■ **What you should do**
No pictures go into the copy. Write out exactly the lines below from the one containing "Tambaqui (Colossoma macropomum)." through the one containing "Ramnicu Valcea - zoo 11.jpg".

■ **Entries provided**

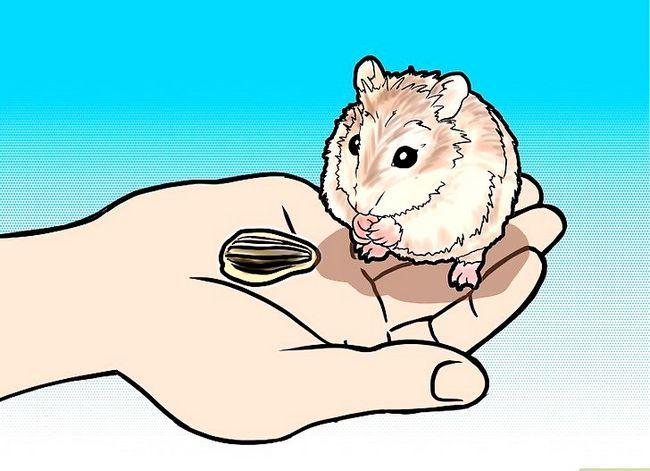 Titel afbeelding Tame a Roborovski Hamster Step 5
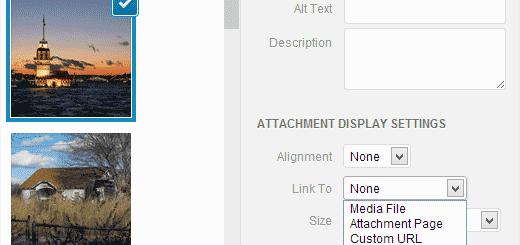 Cách bỏ url mặc định hình ảnh wordpress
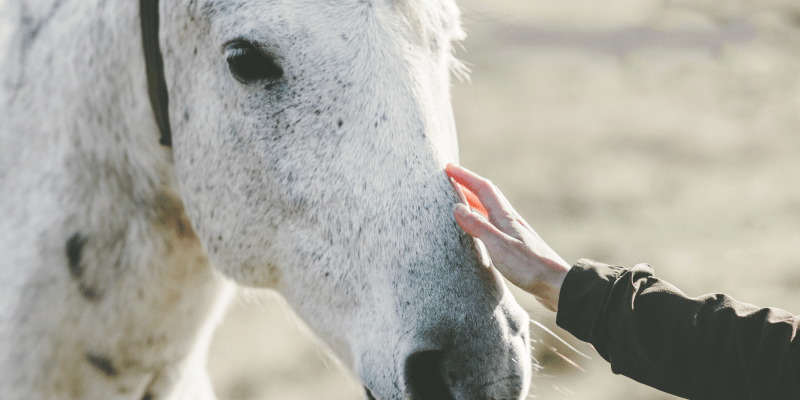 Owner touching white horse on the nose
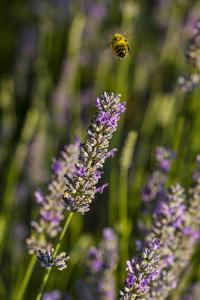 Bremerton, Washington State. Bee flying above blooming lavender by Jolly Sienda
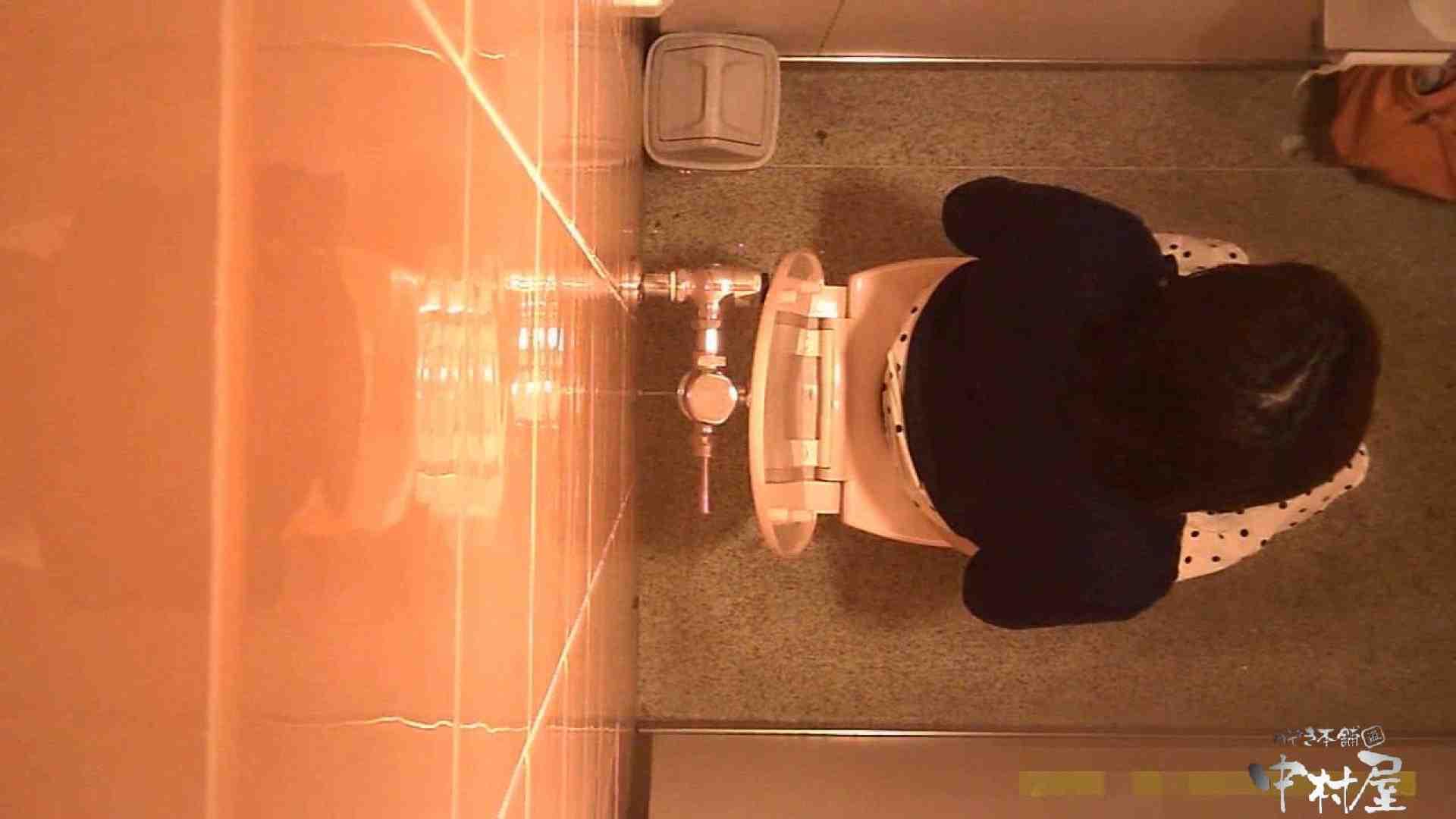 初盗撮!女盗撮師カレンさんの 潜入!女子トイレ盗撮!Vol.3 女子トイレ 覗きおまんこ画像 110PICs 23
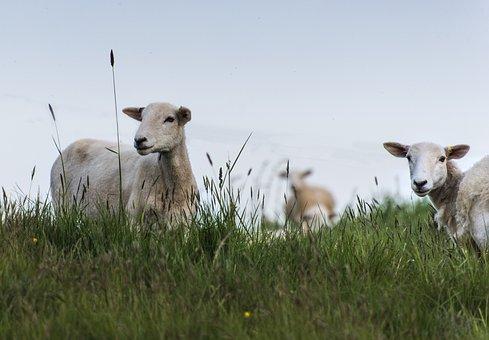 Sheep, Grass, Nature, Pasture, Livestock, Wool
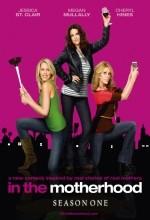 In The Motherhood (2009) afişi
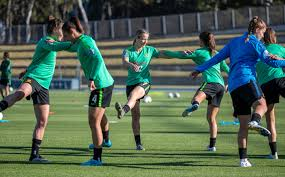 Nevin relishing the chance to learn from Westfield Matildas best |  MyFootball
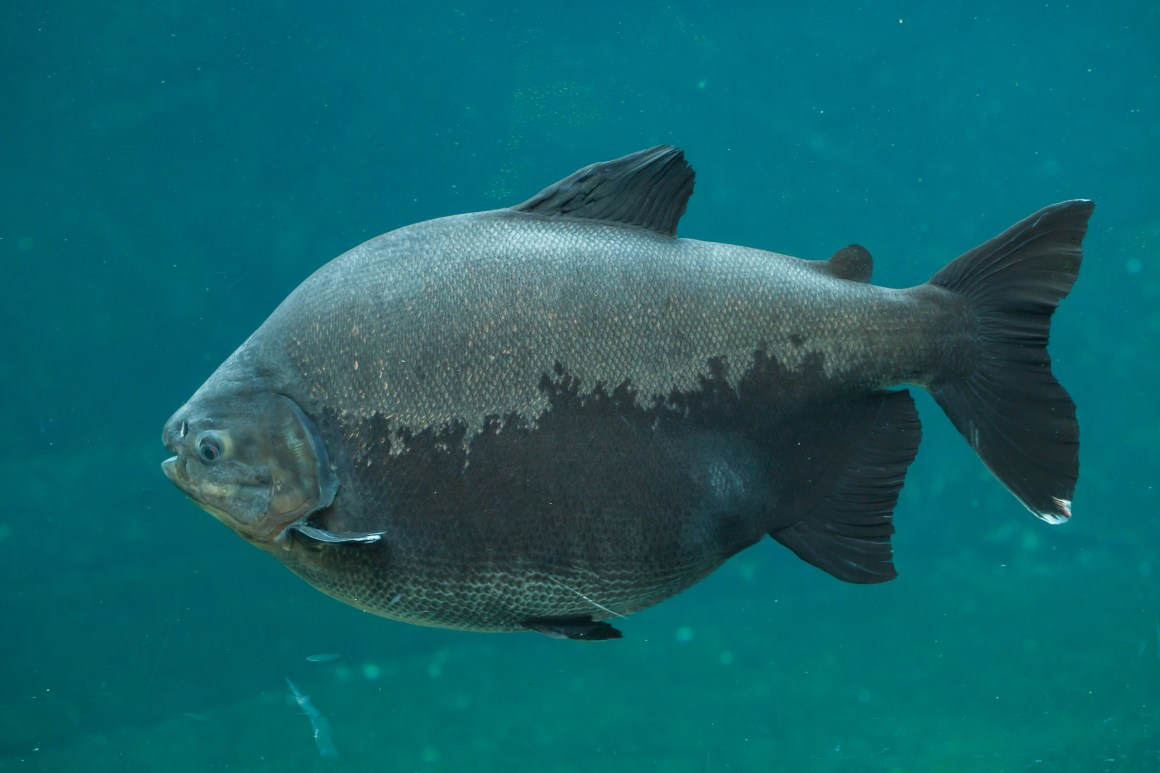 Tambaqui (Colossoma macropomum). Also known as pacu, or giant pacu. These fish are seed eaters/dispersers and are heavily threatened by overfishing in many areas.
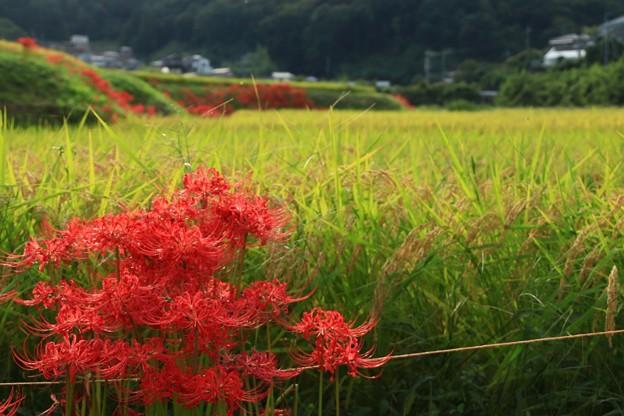 Photos: 252 東連津川沿いの田園風景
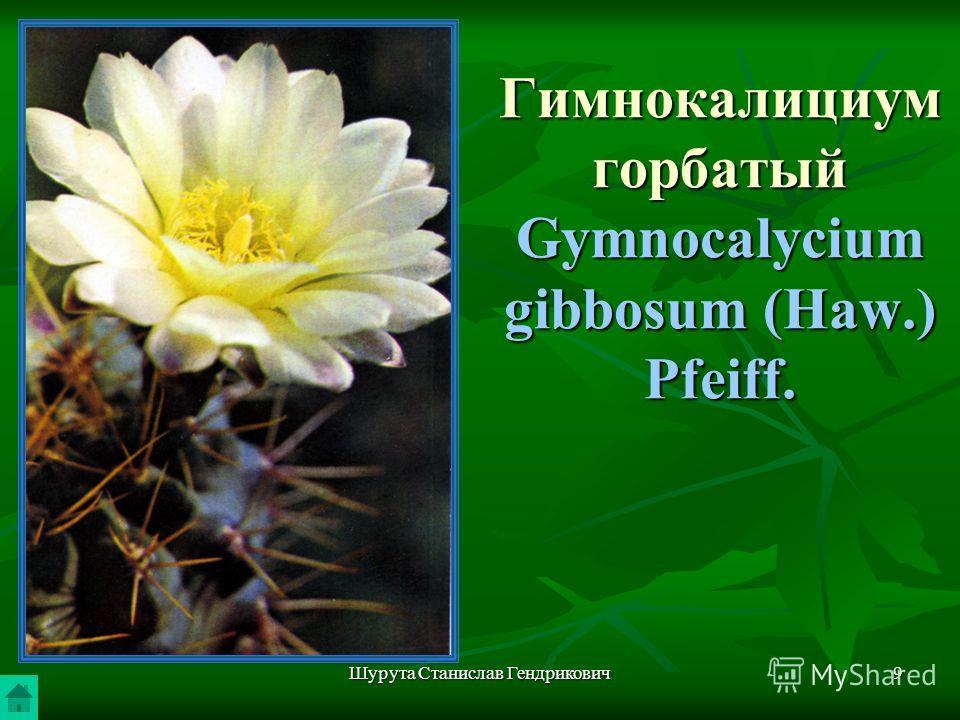 Шурута Станислав Гендрикович9 Гимнокалициум горбатый Gymnocalycium gibbosum (Haw.) Pfeiff.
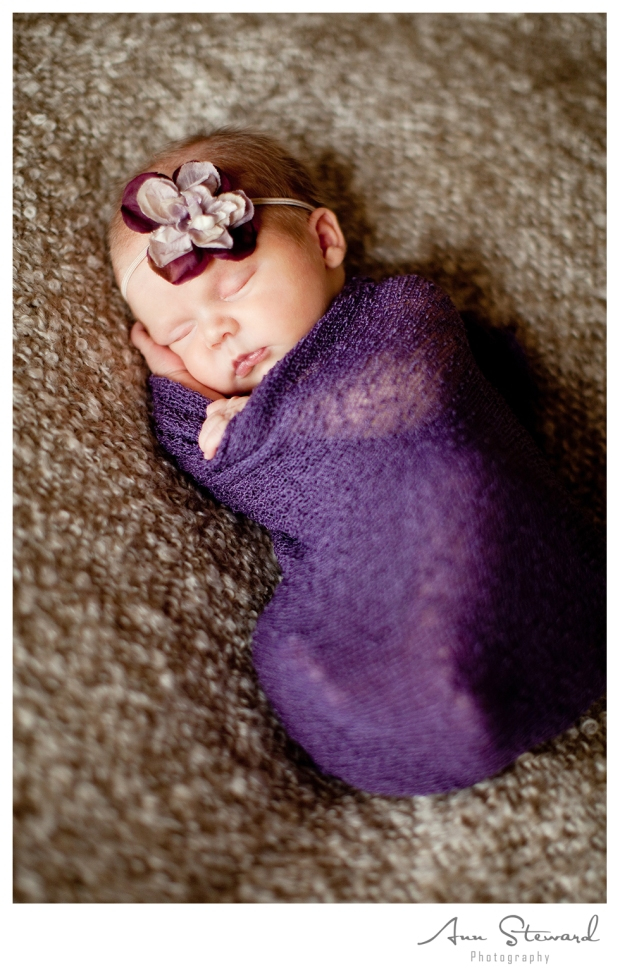 Bettendorf Newborn Photographer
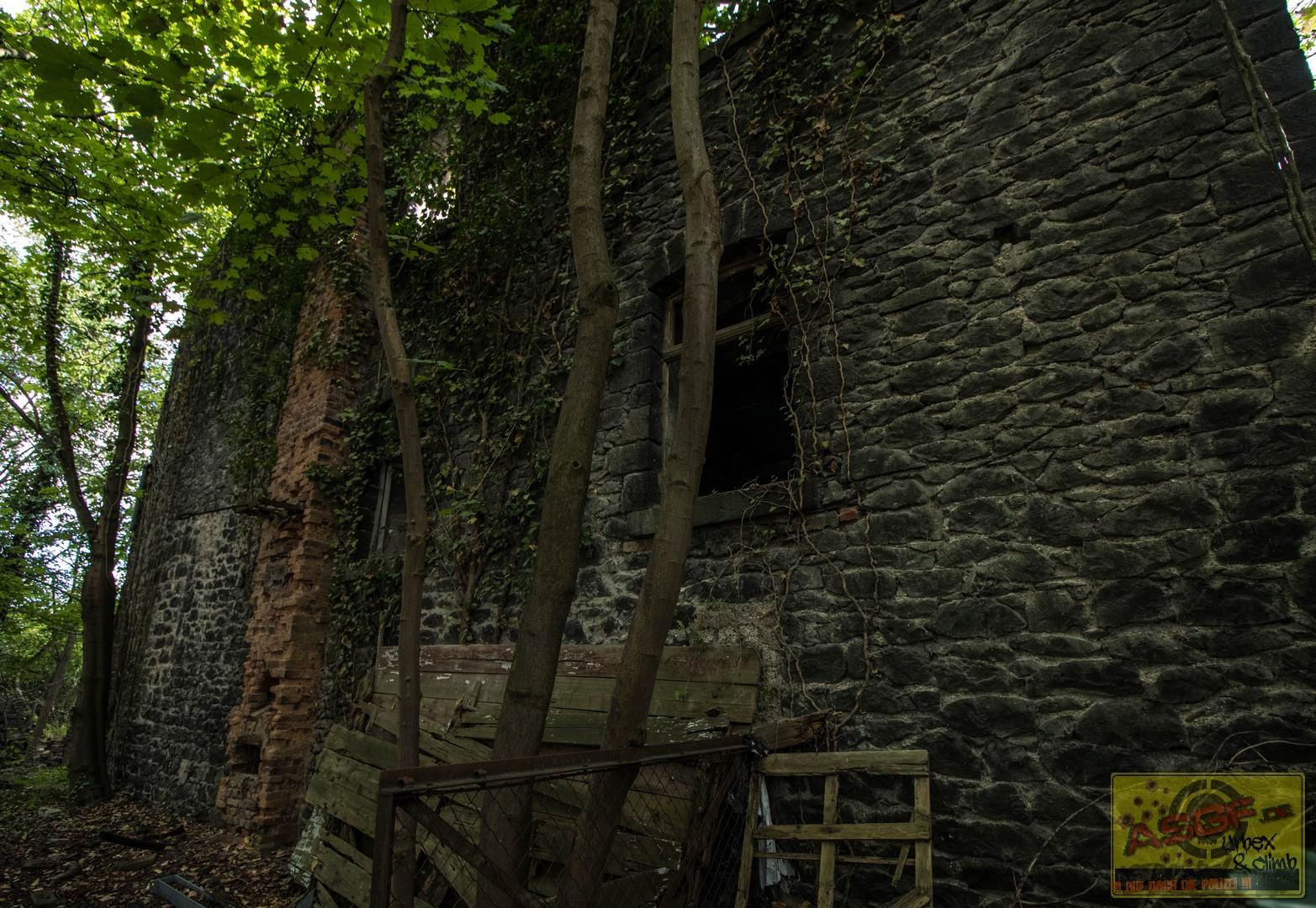 Klosterruine140819-14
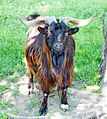 Ramnicu Valcea - zoo 11.jpg
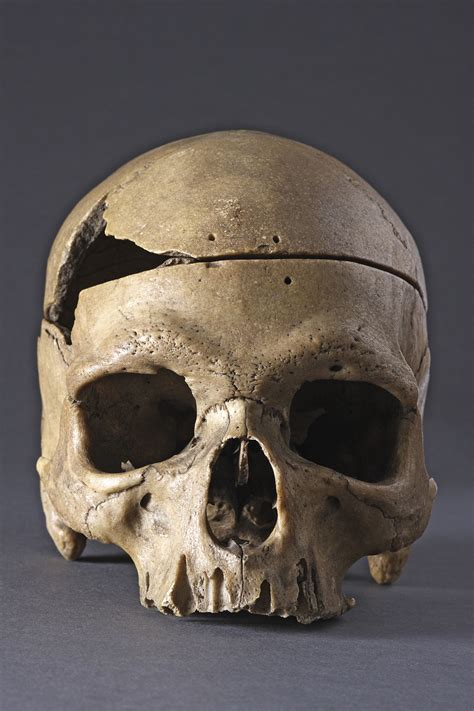 Rare And Interesting Ancient Prehistoric Classic Skull On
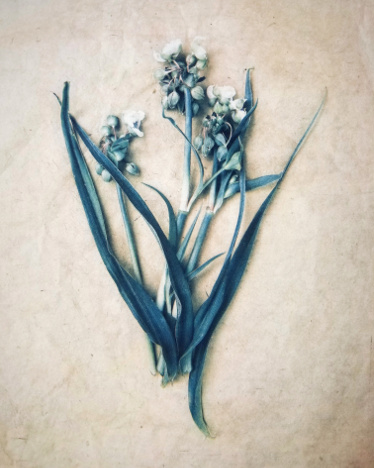 Found Flowers,  from  The Old Garden  series.  Tri-color gum bichromate over cyanotype.  Limited Edition.
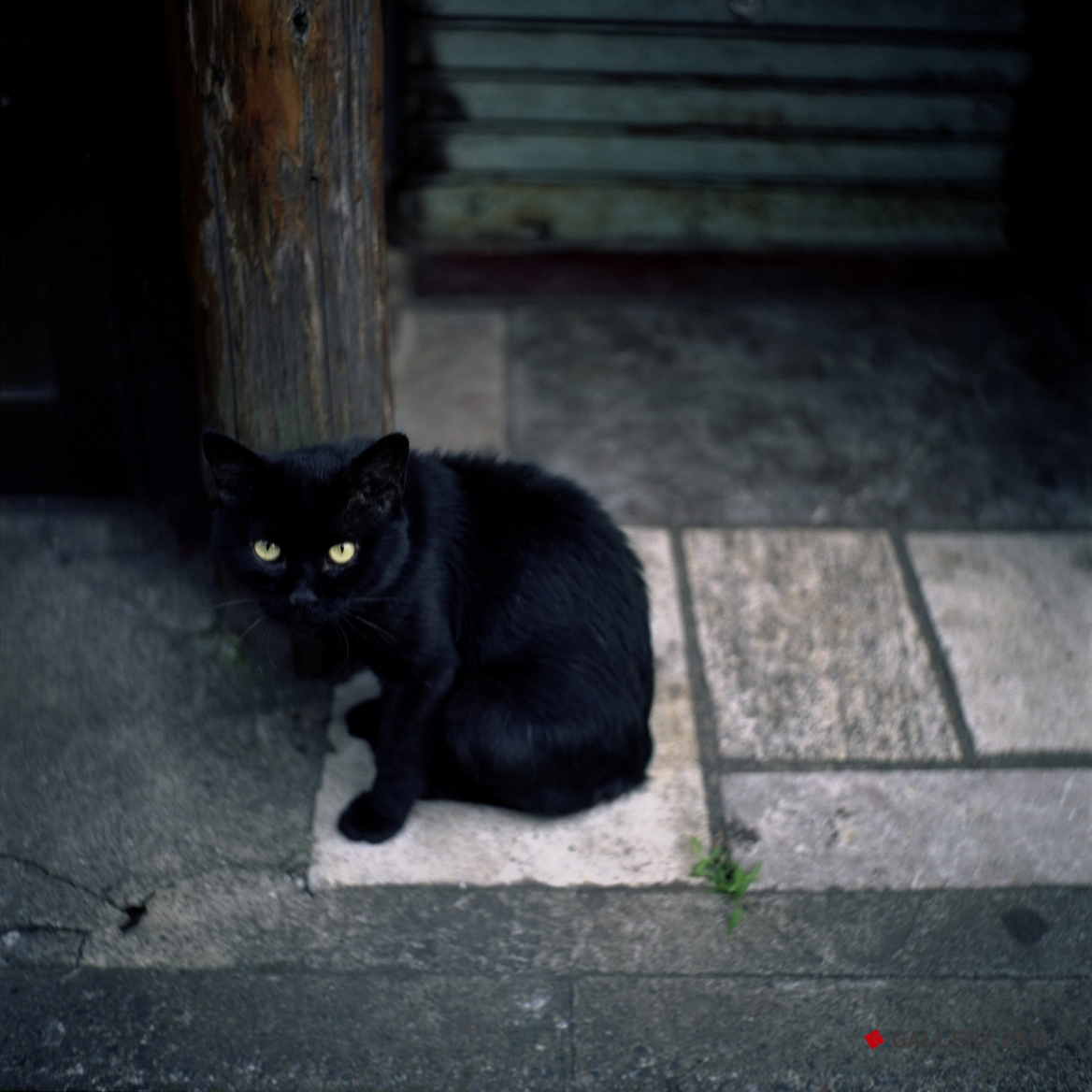No.135 - 'Black cat on the Golden Gai' 2007 Camera: Seagull 4A-103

■ **Result of the task**
 Tambaqui (Colossoma macropomum). Also known as pacu, or giant pacu. These fish are seed eaters/dispersers and are heavily threatened by overfishing in many areas.
 Photos: 252 東連津川沿いの田園風景
 Шурута Станислав Гендрикович9 Гимнокалициум горбатый Gymnocalycium gibbosum (Haw.) Pfeiff.
 Bettendorf Newborn Photographer
 Klosterruine140819-14
 Ramnicu Valcea - zoo 11.jpg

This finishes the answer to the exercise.